:: Kutipan Teks ::
Suatu ketika seorang gadis kecil bersama dengan ayahnya melintasi jembatan tua yang tidak terawat baik. Jembatan itu penuh dengan lubang menganga, dan talinya pun terlihat ada yang putus. Pertanda kalau kurang diperhatikan oleh yang empunya. Tampak suasana takut dan cemas di raut muka sang ayah dan gadis kecil ketika hendak menyeberanginya. Sambil berbicara pelan kepada putri yang ia cintainya. "Sayang, tolong pegang tangan ayah kuat-kuat agar kamu tidak jatuh ke dalam sungai."
Mendengar permintaan ayahnya si gadis kecil berkata sedikit keras, "Tidak ayah! Ayah yang harus pegang tanganku."
"Apa bedanya?" tanya laki-laki itu sedikit bingung.
"Ada perbedaan besar, yah," balas si gadis kecil.
"Jika aku memegang tangan ayah dan sesuatu terjadi padaku, kemungkinan aku biarkan tangan ayah lepas dariku. Tetapi jika ayah memegang tanganku, aku yakin apapun yang terjadi, ayah tidak akan pernah membiarkan tanganku terlepas," jelasnya.
Gadis kecil ini menyandarkan keselamatan jiwanya kepada ayahnya. Ia yakin dan percaya betul bahwa ayahnya akan menyelamatkannya walau rintangan berat menghadangnya.
Pembaca, pernahkan anda membayangkan begitu besar kepercayaan anak-anak kita kepada kehadiran sang ayah?
Pada awalnya mereka mengharapkan untuk tidak pernah lepas dari genggaman sang ayah dalam segala hal. Termasuk dalam pendidikan moral dan agamanya. Mereka begitu menyenangi kehadiran sang ayah. Kehadirannya memunculkan harapan, dan kepergiannya memunculkan kekhawatiran. Mereka dulu terlihat begitu senang dengan sapa dan teguran yang ayah berikan. Bahkan mereka mencarinya ketika sang ayah tidak berada di sampingnya.
Hanya karena kesalahan yang diciptakan sang ayah-lah yang menjadikan mereka terkadang lepas dari genggamannya. Mereka lupa dengan prinsip yang ayah miliki, karena sang ayah tidak pernah mengajarkannya kembali. Mereka lupa dengan amal-amal sholeh yang harus dilakukannya, karena ayahnya tidak memegang kuat-kuat jalan yang harus ditempuhnya. Mereka tidak percaya kepada ayahnya lagi karena ia tidak memupuk dan menjaga kepercayaan yang diberikannya oleh anak-anaknya.

:: Data Terkumpul ::
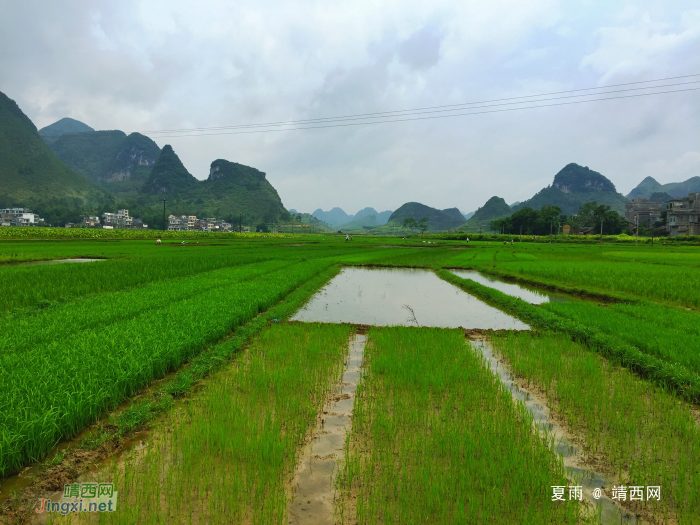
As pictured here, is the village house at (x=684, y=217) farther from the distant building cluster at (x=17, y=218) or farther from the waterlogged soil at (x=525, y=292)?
the distant building cluster at (x=17, y=218)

:: Soal Latihan ::
[A] Jawablah pertanyaan berikut berdasarkan kisah ayah dan gadis kecil.
(i) Bagaimana keadaan jembatan tua yang dilintasi mereka?
(ii) Menurut gadis kecil itu, apa yang tidak akan pernah dilakukan ayahnya jika ayahnya yang memegang tangannya?
(iii) Mengapa anak-anak lupa dengan amal-amal sholeh yang harus dilakukannya?
[B] Teruskan kisah ayah dan gadis kecil mulai dari kalimat terakhirnya.

:: Kunci Jawaban ::
[A]
(i) Jembatan itu penuh dengan lubang menganga, dan sebagian talinya terlihat putus.
(ii) Ayahnya tidak akan pernah membiarkan tangannya terlepas, apa pun yang terjadi.
(iii) Karena ayahnya tidak memegang kuat-kuat jalan yang harus ditempuhnya.

[B]
Dan akhirnya kepercayaan sang anak kepada ayahnya pun sirna. Apa yang keluar dari ucapannya tidak digubris oleh anak-anaknya kembali. Bahkan ketika ajal menjemputnya, jasad sang ayah yang sudah terbujur kaku pun menjadi sesuatu yang mengerikan bagi anak-anaknya.
Sebuah pepatah mengatakan, “Trust is like a mirror, once its BROKEN you can never look at it the same again.” (Kepercayaan seperti sehelai cermin, satu kalinya RUSAK anda tidak pernah dapat memandangnya yang sama lagi).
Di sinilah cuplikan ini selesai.